Chart 1 Intramolecular hydrogen bonding between the carboxylic and amino groups of α-amino acids.

To treat this conformational problem and identify the different structures in the supersonic jet we follow a three-step procedure (represented in Fig. 3), that is common to all our studies on amino acids. We describe it in the next sections through its application to L-threonine.

Fig. 3 Steps followed in the identification of conformers.

3.1. Model calculations

To have an overall picture of the conformational landscape of L-threonine theoretical predictions are used to find the most stable conformers on the potential energy surface. Starting geometries for ab initio calculations are initially selected by considering all possible rotations around single bonds (see Fig. 4) and identifying plausible intramolecular hydrogen bonds. First, the three configurations of Chart 1 are considered. Next, the orientations of the R = –CH(OH)–CH₃ side chain are examined. Rotation around the C_α–C_β bond allows for the three unstrained staggered configurations of Chart 2, denoted as a, b and c following the notation used for other α-amino acids with polar side chains.^38,49 For each of these cases, additional plausible starting configurations were obtained by rotating C_α–NH₂ and C_β–OH bonds considering again the possible intramolecular hydrogen bonds.

Chart 2 Side-chain conformations in L-threonine, generated by rotations around the C_α–C_β bond.

Fig. 4 Single bond rotations in L-threonine.

In order to predict the most stable structures, a series of structural optimizations⁵² is first conducted on the starting configurations using a computationally effective B3LYP density functional model with Pople’s standard 6–31G(d,p) basis set. Because the highest-energy conformational minima are not sufficiently populated in the supersonic expansion of our LA-MB-FTMW experiment, we focus our attention on the predicted lower-energy conformers. These are subjected to full geometry optimizations using second-order Møller–Plesset perturbation theory (MP) in the frozen core approximation and Pople’s 6–311++G(d,p) basis set. This level of theory has been found to behave satisfactorily in previous studies of amino acids. All the predicted conformers are confirmed to be local minima in the potential energy surface. For L-threonine, the ten lower-energy conformers of Fig. 5 were predicted to be within 1000 cm⁻¹.

Fig. 5 Predicted lower energy conformers of L-threonine and relative energies (MP2/6-311++G(d,p) basis set) with respect to the global minimum in cm⁻¹. Conformers are classified as I, II or III depending on the hydrogen bond established between the amino and carboxylic groups (see text), and as a, b, c depending on the configuration adopted by the –CH(CH₃)OH side chain. Additionally, a prime label indicates a down orientation of the –NH₂ along with a O–H⋯N intramolecular interaction with the side chain. For configuration III additional α or β notation is used to indicate which H atom of the –NH₂ binds to the –OH of the –COOH group. The detected conformers are encircled.

Scene-based spatial questions:
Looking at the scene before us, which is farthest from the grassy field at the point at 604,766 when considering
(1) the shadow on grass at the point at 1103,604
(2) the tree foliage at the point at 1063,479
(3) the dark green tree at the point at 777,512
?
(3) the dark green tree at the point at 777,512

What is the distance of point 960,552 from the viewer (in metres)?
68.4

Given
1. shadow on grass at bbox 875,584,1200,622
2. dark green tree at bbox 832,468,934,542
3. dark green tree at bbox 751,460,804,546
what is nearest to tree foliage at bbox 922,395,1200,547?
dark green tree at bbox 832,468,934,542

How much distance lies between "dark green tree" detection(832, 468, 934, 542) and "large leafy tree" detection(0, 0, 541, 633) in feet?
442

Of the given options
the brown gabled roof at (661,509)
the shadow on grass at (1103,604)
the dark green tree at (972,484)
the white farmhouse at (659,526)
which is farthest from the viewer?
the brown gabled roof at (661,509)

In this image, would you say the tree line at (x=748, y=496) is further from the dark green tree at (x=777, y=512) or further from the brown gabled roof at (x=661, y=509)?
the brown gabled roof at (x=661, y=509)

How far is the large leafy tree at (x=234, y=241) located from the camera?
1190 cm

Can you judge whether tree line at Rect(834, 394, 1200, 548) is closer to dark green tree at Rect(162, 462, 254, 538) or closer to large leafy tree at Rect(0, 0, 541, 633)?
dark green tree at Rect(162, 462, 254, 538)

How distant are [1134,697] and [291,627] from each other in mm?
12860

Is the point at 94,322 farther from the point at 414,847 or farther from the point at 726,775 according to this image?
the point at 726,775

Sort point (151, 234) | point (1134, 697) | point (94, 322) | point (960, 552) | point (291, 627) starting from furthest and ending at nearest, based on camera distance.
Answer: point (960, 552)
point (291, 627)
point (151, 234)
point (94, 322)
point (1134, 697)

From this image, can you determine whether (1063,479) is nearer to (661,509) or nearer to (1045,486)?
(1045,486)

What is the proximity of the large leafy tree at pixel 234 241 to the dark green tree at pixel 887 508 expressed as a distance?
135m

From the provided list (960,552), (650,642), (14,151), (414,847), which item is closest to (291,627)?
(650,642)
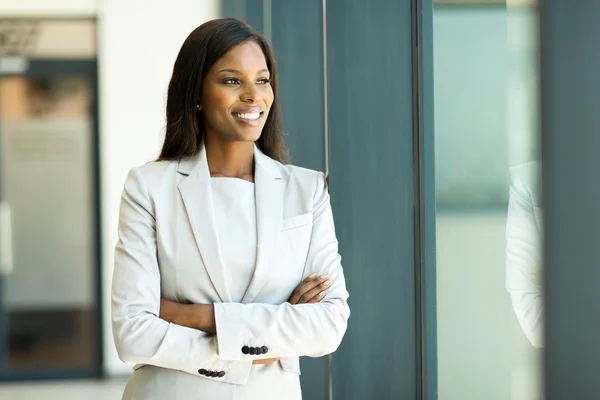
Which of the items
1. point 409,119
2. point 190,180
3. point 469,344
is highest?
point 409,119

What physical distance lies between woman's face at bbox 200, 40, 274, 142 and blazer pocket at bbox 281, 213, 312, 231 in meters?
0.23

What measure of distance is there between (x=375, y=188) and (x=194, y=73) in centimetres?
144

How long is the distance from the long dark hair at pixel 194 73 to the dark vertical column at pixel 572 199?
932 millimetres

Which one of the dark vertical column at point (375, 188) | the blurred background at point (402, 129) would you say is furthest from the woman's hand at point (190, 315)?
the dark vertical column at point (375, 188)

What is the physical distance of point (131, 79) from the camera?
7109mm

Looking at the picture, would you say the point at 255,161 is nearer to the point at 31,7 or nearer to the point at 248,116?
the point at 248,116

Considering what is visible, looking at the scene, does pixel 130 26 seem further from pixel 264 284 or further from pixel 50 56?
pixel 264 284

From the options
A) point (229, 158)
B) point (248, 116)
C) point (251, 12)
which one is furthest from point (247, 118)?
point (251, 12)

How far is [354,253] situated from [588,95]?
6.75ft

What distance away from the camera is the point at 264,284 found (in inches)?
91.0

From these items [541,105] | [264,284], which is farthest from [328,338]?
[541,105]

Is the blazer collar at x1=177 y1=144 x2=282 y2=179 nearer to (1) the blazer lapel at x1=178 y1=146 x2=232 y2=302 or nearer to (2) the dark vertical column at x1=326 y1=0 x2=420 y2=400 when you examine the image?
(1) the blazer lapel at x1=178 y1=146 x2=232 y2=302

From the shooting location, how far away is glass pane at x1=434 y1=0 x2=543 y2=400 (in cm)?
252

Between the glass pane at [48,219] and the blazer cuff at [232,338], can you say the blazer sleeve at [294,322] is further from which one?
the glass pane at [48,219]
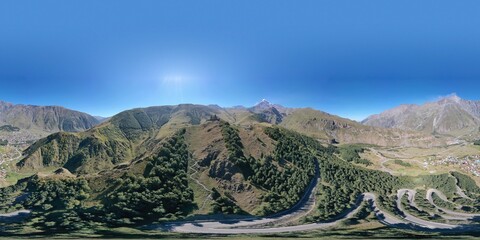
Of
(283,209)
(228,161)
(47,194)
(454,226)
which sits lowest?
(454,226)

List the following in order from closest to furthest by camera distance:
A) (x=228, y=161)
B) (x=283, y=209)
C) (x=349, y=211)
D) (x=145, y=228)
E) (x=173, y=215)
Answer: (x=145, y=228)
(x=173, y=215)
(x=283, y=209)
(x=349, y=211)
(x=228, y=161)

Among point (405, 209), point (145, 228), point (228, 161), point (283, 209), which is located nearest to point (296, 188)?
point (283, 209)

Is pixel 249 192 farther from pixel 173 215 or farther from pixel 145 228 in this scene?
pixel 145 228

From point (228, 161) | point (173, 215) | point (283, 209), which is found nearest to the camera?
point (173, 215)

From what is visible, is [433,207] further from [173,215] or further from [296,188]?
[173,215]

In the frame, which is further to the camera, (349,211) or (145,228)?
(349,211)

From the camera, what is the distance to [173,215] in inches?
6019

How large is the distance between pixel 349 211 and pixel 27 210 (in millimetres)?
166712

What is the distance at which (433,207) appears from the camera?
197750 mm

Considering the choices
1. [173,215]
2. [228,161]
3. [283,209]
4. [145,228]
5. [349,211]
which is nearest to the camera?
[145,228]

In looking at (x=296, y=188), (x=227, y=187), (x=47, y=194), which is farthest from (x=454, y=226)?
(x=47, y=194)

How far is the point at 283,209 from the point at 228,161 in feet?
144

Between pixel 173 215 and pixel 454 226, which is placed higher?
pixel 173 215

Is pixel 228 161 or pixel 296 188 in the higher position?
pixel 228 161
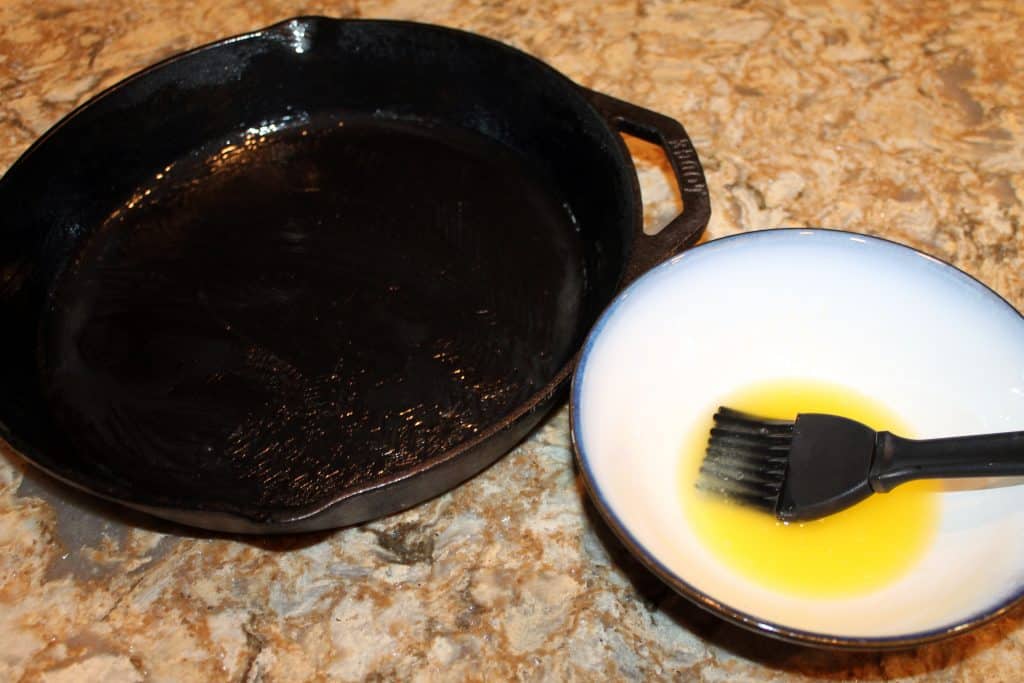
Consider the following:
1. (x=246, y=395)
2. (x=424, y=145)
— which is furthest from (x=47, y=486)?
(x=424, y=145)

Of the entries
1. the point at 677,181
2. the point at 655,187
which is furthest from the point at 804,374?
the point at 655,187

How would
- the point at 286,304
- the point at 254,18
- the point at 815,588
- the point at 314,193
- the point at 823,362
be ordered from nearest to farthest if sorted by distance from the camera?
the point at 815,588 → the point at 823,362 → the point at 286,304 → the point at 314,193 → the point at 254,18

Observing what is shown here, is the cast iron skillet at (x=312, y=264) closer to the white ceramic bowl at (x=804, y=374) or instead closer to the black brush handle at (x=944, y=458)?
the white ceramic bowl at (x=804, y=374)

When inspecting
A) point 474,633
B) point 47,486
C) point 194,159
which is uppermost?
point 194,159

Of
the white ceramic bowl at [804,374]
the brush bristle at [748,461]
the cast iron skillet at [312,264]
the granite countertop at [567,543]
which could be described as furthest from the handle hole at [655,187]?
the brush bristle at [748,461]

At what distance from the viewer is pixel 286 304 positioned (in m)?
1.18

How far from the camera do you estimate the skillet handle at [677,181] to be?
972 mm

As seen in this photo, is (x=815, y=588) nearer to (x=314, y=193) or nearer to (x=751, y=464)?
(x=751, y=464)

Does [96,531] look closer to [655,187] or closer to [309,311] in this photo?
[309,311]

## PROBLEMS TO WORK ON:
1: In the passage on L-threonine conformers, why do the authors focus on the predicted lower-energy conformers? Answer in one to three sentences.
2: Resume the passage on L-threonine conformers, starting right after its last sentence.

## ANSWERS PER TASK:
1: The highest-energy conformational minima are not populated enough in the supersonic expansion of their LA-MB-FTMW experiment. So only the lower-energy conformers are worth the full MP2 geometry optimizations.

2:
3.2 Prediction of molecular properties

A distinguishing quality of rotational spectroscopy is its capability to generate very accurate spectroscopic parameters directly comparable with in vacuo ab initio predictions to provide unequivocal evidence of the conformers observed. Three molecular properties are relevant for the interpretation of the rotational spectra: rotational constants, nuclear quadrupole coupling constants, and electric dipole moment components. They are predicted in this second step (see Fig. 3).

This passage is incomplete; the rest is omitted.